Answer by Theo(13342) About Me  (Show Source):
You can put this solution on YOUR website!
the probability of getting the answer correct is .9
the probability of getting the answer wrong is therefore 1 - .9 = .1.

to get at least a 70% grade, then the student needs to answer at least 7 out of 10 or at least 14 out of 20.

7/10 = .7 = 70%

14/20 = .7 = 70%

to get at least 7 out of 10 correct, then 7 or 8 or 9 or 10 questions have to be answered correctly.

to get at least 14 out of 20 correct, then 14 or 15 or 16 or 17 or 18 or 19 or 20 have to be answered correctly.

the formula for x items correctly out of n items is:

p(x) = c(n,x) * p^x * q^(n-x)

when n = 10, the formula becomes:

p(7) = c(10,7) * .9^7 * .1^3
p(8) = c(10,8) * .9^8 * .1^2
p(9) = c(10,9) * .9^9 * .1^1
p(10) = c(10,10) * .9^10 * .1^0

you get a similar construction for at least 14 out of 20.
in that case, n = 20 and x = 14, 15, 16, 17, 18, 19, 20.

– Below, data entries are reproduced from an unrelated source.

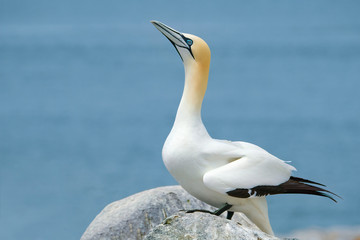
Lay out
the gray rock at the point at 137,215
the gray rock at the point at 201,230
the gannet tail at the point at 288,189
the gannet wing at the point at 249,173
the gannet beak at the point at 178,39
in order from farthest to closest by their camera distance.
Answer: the gray rock at the point at 137,215 < the gannet beak at the point at 178,39 < the gannet tail at the point at 288,189 < the gannet wing at the point at 249,173 < the gray rock at the point at 201,230

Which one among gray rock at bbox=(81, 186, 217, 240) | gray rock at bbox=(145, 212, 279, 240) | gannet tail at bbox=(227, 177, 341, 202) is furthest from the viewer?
gray rock at bbox=(81, 186, 217, 240)

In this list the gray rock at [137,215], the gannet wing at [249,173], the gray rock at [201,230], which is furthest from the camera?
the gray rock at [137,215]

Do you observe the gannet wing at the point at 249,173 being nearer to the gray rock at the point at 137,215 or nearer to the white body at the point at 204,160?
the white body at the point at 204,160

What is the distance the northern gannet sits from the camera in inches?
187

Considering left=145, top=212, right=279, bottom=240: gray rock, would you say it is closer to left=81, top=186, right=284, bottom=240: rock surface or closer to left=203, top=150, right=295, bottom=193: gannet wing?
left=203, top=150, right=295, bottom=193: gannet wing

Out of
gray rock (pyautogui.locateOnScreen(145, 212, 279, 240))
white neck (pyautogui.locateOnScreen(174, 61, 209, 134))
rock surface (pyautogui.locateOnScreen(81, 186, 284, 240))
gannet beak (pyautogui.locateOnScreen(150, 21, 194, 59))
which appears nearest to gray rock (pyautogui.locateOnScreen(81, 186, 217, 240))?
rock surface (pyautogui.locateOnScreen(81, 186, 284, 240))

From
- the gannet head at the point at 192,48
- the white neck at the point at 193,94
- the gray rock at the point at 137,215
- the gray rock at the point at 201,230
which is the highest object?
the gannet head at the point at 192,48

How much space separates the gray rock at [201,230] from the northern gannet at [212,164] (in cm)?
47

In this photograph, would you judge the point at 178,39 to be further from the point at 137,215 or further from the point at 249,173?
the point at 137,215

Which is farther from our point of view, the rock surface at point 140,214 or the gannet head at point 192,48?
the rock surface at point 140,214

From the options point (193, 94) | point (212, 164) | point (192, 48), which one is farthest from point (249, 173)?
point (192, 48)

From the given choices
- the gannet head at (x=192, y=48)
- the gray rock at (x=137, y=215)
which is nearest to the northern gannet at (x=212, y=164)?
the gannet head at (x=192, y=48)

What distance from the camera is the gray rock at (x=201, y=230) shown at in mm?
4184

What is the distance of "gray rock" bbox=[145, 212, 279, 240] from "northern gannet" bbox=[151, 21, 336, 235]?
47 centimetres
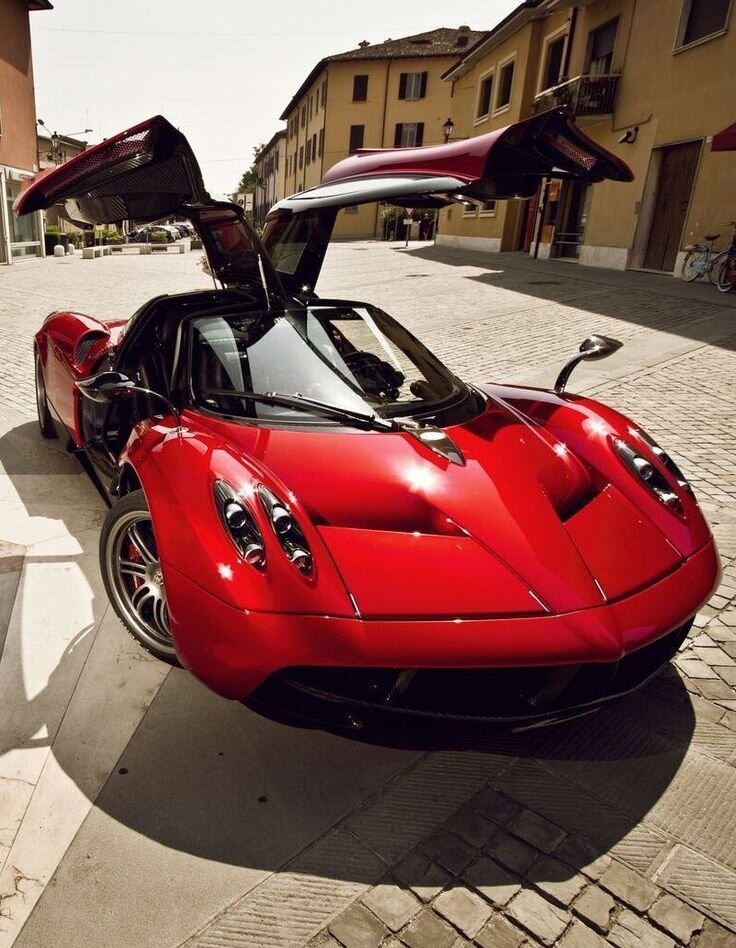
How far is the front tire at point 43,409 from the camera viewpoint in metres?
4.79

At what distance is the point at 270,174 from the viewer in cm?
7956

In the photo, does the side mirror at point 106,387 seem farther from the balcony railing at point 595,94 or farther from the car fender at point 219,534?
the balcony railing at point 595,94

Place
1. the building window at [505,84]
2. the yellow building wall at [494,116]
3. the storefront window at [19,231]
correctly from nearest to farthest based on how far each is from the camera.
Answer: the storefront window at [19,231], the yellow building wall at [494,116], the building window at [505,84]

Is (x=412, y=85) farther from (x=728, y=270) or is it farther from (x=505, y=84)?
(x=728, y=270)

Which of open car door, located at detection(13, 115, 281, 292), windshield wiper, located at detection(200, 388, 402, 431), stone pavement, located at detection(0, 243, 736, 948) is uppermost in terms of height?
open car door, located at detection(13, 115, 281, 292)

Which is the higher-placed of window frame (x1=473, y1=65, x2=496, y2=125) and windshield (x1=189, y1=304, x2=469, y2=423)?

i used excel to do the math and this is what i got.

for at least 7 out of 10 possible occurrences:

probability is equal to .9872 or 98.72%

$$$

for at least 14 out of 20 possible occurrences:

probability is equal to.9976 or 99.76%

$$$

c(n,x) is the number of possible ways to get x out of n where order is not important.

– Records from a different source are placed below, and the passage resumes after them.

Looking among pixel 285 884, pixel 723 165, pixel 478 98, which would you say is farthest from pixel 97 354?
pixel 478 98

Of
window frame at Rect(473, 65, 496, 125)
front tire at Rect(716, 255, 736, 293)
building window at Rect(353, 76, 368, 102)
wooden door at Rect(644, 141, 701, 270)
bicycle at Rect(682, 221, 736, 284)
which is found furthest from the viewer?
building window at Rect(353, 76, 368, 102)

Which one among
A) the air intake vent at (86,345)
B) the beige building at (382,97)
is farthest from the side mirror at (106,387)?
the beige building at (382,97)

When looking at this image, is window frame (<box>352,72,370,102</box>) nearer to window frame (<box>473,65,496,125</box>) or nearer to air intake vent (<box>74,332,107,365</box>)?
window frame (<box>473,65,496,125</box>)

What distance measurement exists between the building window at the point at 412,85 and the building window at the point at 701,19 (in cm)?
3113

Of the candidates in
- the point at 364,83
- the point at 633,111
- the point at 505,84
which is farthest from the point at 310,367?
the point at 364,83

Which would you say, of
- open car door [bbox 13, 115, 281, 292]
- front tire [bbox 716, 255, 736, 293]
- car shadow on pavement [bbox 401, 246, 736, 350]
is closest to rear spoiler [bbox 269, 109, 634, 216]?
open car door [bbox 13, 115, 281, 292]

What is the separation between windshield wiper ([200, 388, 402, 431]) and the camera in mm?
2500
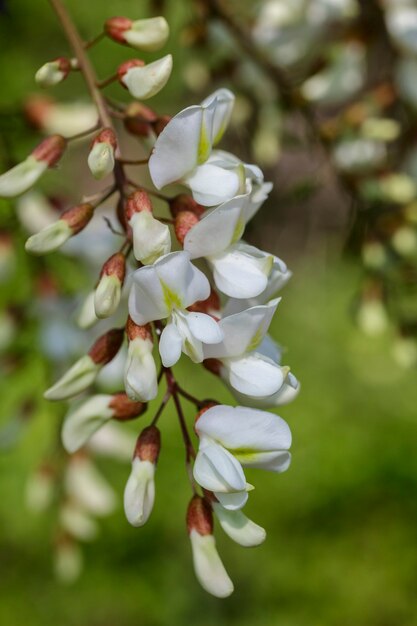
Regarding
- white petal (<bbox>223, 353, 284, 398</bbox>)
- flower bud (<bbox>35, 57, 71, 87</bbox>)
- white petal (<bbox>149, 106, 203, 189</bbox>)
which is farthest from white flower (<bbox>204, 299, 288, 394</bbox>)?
flower bud (<bbox>35, 57, 71, 87</bbox>)

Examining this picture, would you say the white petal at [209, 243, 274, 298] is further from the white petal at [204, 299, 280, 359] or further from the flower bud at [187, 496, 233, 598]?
the flower bud at [187, 496, 233, 598]

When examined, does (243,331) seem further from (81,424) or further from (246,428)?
(81,424)

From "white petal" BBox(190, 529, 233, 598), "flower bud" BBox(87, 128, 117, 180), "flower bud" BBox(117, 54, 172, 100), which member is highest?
"flower bud" BBox(117, 54, 172, 100)

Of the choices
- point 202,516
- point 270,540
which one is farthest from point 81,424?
point 270,540

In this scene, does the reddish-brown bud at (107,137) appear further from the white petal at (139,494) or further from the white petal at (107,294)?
the white petal at (139,494)

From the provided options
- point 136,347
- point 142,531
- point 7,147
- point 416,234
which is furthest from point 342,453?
point 136,347

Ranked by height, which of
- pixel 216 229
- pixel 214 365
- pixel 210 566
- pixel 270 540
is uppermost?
pixel 216 229
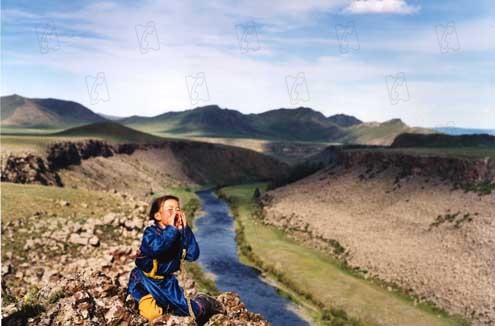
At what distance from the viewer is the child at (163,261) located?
993 centimetres

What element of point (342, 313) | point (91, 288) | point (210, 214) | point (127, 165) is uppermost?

that formula is c(n,x) = n! / (x! * (n-x)!)

for formula for the probability of x out of n is:

p(x) = c(n,x) * p^x * q^(n-x)

for example:

with 10 possible occurrences, the probability of getting exactly 7 out of 10 is:

p(7) = c(10,7) * .9^7 * .1^3 = .057395628

with 20 possible occurrences, the probability of getting exactly 17 out of 20 is:

p(17) = c(20,17) * .9^17 * .1^3 = .1901198714

both these calculations agree with what is shown in the excel spreadsheet.

the sum of all probabilities must be equal to 1.

the excel spreadsheet printouts show this to be true for both cases.